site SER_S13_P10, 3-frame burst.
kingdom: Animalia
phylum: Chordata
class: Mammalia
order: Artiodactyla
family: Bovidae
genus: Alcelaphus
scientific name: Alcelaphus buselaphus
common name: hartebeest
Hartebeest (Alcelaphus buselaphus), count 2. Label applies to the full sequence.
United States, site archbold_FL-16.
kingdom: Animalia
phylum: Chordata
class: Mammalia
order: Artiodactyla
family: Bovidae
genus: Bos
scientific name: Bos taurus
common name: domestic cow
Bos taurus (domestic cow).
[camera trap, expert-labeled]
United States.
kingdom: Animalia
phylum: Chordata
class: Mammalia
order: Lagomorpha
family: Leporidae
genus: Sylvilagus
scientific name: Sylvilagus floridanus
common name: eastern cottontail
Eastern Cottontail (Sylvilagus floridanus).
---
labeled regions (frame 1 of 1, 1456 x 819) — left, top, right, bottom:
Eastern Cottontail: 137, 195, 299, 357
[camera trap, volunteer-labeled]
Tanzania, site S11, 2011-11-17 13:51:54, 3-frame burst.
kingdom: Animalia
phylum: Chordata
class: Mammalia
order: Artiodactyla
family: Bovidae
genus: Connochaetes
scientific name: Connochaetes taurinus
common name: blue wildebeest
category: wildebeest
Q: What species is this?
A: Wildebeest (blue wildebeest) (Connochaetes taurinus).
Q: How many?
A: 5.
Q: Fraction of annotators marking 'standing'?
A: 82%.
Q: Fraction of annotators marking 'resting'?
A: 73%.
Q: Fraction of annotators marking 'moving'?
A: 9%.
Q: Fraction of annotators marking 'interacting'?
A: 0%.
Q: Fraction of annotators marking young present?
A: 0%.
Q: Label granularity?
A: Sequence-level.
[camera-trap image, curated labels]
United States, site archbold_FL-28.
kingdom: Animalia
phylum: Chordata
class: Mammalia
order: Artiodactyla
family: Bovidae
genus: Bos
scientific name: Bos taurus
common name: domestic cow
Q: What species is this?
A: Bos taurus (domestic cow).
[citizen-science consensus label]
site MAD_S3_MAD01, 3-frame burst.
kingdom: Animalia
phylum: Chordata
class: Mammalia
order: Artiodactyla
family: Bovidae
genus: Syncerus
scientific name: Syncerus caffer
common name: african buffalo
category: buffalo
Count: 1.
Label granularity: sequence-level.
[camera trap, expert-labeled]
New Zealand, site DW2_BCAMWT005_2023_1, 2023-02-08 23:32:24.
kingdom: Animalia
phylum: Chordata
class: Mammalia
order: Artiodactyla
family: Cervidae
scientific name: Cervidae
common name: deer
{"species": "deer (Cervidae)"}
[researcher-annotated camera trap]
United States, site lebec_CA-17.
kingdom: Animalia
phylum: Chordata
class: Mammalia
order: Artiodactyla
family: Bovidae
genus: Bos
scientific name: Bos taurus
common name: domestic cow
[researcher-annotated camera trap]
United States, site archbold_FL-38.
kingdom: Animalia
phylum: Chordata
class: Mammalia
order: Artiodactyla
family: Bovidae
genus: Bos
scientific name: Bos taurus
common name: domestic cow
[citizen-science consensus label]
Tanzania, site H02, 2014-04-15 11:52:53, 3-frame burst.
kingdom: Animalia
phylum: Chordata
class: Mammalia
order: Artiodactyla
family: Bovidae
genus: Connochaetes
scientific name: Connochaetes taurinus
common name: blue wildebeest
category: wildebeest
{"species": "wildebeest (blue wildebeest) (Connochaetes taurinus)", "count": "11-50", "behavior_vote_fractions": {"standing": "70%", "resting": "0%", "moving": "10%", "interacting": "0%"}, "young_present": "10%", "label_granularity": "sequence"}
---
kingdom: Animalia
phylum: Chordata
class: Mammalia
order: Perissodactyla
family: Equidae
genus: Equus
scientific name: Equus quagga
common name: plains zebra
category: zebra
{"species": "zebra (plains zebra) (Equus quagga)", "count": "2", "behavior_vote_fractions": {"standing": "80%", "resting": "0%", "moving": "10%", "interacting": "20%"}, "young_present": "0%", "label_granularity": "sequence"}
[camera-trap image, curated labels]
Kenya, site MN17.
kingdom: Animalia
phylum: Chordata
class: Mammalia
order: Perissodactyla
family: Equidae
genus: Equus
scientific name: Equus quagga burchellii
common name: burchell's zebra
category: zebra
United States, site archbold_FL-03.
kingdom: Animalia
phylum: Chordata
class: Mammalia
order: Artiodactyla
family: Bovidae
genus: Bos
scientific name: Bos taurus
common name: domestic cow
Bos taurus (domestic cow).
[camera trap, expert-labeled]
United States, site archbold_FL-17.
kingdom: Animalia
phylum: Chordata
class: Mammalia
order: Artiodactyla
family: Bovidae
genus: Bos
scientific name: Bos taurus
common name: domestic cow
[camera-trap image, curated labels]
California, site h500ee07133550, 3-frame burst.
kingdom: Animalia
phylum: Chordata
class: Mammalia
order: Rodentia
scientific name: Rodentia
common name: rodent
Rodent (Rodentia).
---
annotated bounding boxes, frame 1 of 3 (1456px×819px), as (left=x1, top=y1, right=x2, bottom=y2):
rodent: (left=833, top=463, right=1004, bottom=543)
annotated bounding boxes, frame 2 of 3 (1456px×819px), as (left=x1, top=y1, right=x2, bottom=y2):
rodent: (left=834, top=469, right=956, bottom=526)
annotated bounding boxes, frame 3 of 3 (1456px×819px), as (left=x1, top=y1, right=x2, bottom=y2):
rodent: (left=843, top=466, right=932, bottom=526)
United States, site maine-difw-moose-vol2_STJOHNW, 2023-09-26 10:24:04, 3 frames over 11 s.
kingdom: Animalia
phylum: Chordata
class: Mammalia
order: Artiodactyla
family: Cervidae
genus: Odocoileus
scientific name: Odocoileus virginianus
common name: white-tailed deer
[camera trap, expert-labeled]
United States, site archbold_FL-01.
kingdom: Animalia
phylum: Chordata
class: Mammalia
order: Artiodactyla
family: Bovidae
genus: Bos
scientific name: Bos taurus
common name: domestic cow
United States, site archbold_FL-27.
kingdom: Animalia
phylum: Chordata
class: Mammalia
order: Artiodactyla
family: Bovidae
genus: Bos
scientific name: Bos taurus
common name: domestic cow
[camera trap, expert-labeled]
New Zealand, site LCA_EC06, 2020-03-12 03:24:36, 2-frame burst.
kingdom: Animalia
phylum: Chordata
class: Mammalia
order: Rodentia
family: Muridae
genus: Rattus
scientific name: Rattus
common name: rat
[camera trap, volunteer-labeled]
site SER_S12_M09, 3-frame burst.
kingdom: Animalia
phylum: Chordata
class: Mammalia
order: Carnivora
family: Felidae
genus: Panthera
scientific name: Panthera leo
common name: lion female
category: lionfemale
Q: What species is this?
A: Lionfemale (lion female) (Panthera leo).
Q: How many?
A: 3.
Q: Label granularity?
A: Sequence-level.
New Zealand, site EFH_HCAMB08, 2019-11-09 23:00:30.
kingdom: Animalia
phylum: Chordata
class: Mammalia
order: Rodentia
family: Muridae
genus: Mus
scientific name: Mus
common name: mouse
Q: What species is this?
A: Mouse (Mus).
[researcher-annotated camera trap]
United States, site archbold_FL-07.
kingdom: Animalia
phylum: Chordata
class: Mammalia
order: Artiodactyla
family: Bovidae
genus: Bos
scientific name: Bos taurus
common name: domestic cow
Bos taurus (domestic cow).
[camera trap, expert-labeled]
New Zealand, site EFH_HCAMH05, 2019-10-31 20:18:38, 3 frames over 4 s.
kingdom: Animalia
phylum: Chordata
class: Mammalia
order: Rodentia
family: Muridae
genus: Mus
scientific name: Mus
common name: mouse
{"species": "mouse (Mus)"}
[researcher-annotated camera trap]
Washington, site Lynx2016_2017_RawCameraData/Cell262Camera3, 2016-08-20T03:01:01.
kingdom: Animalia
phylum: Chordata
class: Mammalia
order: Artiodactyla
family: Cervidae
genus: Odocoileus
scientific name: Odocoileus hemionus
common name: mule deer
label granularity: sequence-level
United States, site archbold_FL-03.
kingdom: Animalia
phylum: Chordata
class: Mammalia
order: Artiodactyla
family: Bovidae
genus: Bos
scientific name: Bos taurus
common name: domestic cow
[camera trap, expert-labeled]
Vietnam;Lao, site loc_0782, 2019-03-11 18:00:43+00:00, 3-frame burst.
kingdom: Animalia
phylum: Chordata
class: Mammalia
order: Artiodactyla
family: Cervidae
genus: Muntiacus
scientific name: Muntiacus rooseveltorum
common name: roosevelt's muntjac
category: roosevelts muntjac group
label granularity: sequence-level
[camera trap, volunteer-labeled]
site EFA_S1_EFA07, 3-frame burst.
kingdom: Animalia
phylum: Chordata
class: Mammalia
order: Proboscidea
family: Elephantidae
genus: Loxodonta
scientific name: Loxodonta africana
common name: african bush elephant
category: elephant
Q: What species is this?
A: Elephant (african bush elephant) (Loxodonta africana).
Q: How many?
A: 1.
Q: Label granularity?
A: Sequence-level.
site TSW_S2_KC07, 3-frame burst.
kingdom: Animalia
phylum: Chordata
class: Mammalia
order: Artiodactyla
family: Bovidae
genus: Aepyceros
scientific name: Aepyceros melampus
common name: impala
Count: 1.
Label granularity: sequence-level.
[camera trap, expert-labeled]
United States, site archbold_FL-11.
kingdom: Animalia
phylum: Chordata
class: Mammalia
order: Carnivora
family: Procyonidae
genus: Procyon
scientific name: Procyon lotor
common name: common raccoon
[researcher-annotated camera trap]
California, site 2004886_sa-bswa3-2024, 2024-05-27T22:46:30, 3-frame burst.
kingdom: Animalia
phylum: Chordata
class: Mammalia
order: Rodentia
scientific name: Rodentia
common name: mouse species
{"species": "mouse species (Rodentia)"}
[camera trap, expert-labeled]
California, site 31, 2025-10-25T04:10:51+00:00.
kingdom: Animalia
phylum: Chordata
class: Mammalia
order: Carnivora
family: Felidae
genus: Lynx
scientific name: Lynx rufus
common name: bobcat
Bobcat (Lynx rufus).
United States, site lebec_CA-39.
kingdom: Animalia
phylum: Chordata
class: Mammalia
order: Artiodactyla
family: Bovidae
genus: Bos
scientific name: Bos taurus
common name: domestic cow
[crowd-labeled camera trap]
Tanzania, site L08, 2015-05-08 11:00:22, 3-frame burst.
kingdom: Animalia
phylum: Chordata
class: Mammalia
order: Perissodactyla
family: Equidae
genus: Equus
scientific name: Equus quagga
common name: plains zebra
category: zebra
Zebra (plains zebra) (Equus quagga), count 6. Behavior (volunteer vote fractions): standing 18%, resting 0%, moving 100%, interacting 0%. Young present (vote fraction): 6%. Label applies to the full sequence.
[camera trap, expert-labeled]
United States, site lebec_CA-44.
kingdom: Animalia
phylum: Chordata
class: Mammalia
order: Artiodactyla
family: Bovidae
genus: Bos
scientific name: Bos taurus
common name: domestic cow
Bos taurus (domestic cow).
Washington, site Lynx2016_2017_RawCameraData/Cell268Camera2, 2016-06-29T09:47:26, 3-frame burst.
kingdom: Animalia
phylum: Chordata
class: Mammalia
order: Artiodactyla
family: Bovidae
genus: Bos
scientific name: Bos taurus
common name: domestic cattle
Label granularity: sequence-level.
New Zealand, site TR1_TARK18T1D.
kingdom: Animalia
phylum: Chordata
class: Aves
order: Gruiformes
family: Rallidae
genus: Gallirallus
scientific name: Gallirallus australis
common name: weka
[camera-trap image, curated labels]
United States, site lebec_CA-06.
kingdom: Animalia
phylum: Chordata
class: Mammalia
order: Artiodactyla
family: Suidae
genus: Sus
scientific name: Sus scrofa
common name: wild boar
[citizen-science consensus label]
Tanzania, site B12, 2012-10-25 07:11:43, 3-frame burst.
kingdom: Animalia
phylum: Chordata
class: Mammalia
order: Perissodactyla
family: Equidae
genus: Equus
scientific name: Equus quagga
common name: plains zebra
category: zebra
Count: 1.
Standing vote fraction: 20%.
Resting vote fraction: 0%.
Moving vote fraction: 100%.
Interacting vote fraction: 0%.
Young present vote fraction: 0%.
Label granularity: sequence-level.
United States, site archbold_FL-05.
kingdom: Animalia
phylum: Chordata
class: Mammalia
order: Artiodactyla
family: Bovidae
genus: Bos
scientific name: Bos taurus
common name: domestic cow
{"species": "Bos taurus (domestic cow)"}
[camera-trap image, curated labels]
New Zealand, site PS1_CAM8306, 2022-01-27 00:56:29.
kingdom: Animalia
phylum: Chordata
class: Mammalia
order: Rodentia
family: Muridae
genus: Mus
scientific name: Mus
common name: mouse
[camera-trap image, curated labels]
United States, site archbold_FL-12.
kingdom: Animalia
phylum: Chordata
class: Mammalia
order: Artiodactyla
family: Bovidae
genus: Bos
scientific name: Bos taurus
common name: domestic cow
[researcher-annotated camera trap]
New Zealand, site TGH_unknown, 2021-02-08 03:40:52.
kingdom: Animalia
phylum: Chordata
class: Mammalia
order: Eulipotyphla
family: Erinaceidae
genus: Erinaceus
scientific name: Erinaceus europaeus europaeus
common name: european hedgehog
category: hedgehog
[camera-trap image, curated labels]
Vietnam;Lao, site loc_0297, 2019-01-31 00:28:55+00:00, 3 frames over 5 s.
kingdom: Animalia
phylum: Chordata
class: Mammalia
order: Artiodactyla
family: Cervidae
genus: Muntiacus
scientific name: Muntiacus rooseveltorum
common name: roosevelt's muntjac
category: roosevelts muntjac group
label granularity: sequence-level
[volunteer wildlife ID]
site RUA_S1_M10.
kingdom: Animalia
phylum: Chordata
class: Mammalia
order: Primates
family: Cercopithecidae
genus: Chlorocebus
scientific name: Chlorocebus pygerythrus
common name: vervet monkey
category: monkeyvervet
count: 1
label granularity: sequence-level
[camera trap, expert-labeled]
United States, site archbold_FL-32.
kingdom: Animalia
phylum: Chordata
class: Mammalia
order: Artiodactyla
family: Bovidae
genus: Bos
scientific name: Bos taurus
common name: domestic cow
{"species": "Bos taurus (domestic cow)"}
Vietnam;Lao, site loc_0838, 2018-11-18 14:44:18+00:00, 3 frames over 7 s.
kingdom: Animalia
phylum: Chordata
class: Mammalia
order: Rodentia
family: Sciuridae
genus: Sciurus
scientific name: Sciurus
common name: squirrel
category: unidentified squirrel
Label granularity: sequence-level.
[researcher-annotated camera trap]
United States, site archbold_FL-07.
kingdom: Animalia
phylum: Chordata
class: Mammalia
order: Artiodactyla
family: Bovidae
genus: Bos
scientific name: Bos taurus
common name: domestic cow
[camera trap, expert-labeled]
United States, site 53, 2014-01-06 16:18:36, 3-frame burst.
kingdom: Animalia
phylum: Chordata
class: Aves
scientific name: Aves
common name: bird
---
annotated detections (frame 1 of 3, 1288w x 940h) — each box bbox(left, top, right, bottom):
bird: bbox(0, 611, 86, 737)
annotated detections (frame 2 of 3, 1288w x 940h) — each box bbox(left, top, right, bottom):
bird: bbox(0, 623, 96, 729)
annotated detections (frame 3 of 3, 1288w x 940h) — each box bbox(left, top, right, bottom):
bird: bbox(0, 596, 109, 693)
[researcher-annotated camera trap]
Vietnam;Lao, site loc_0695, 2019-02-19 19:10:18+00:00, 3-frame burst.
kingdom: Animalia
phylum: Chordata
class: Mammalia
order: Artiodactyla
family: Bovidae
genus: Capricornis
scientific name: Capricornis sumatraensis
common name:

▶ _REQUIRED ACTION_
Copy out each line of the material above, word for word, from the first down to the line containing "A: Bos taurus (domestic cow).". Add nothing.

▶ _EXERCISE OUTPUT_
site SER_S13_P10, 3-frame burst.
kingdom: Animalia
phylum: Chordata
class: Mammalia
order: Artiodactyla
family: Bovidae
genus: Alcelaphus
scientific name: Alcelaphus buselaphus
common name: hartebeest
Hartebeest (Alcelaphus buselaphus), count 2. Label applies to the full sequence.
United States, site archbold_FL-16.
kingdom: Animalia
phylum: Chordata
class: Mammalia
order: Artiodactyla
family: Bovidae
genus: Bos
scientific name: Bos taurus
common name: domestic cow
Bos taurus (domestic cow).
[camera trap, expert-labeled]
United States.
kingdom: Animalia
phylum: Chordata
class: Mammalia
order: Lagomorpha
family: Leporidae
genus: Sylvilagus
scientific name: Sylvilagus floridanus
common name: eastern cottontail
Eastern Cottontail (Sylvilagus floridanus).
---
labeled regions (frame 1 of 1, 1456 x 819) — left, top, right, bottom:
Eastern Cottontail: 137, 195, 299, 357
[camera trap, volunteer-labeled]
Tanzania, site S11, 2011-11-17 13:51:54, 3-frame burst.
kingdom: Animalia
phylum: Chordata
class: Mammalia
order: Artiodactyla
family: Bovidae
genus: Connochaetes
scientific name: Connochaetes taurinus
common name: blue wildebeest
category: wildebeest
Q: What species is this?
A: Wildebeest (blue wildebeest) (Connochaetes taurinus).
Q: How many?
A: 5.
Q: Fraction of annotators marking 'standing'?
A: 82%.
Q: Fraction of annotators marking 'resting'?
A: 73%.
Q: Fraction of annotators marking 'moving'?
A: 9%.
Q: Fraction of annotators marking 'interacting'?
A: 0%.
Q: Fraction of annotators marking young present?
A: 0%.
Q: Label granularity?
A: Sequence-level.
[camera-trap image, curated labels]
United States, site archbold_FL-28.
kingdom: Animalia
phylum: Chordata
class: Mammalia
order: Artiodactyla
family: Bovidae
genus: Bos
scientific name: Bos taurus
common name: domestic cow
Q: What species is this?
A: Bos taurus (domestic cow).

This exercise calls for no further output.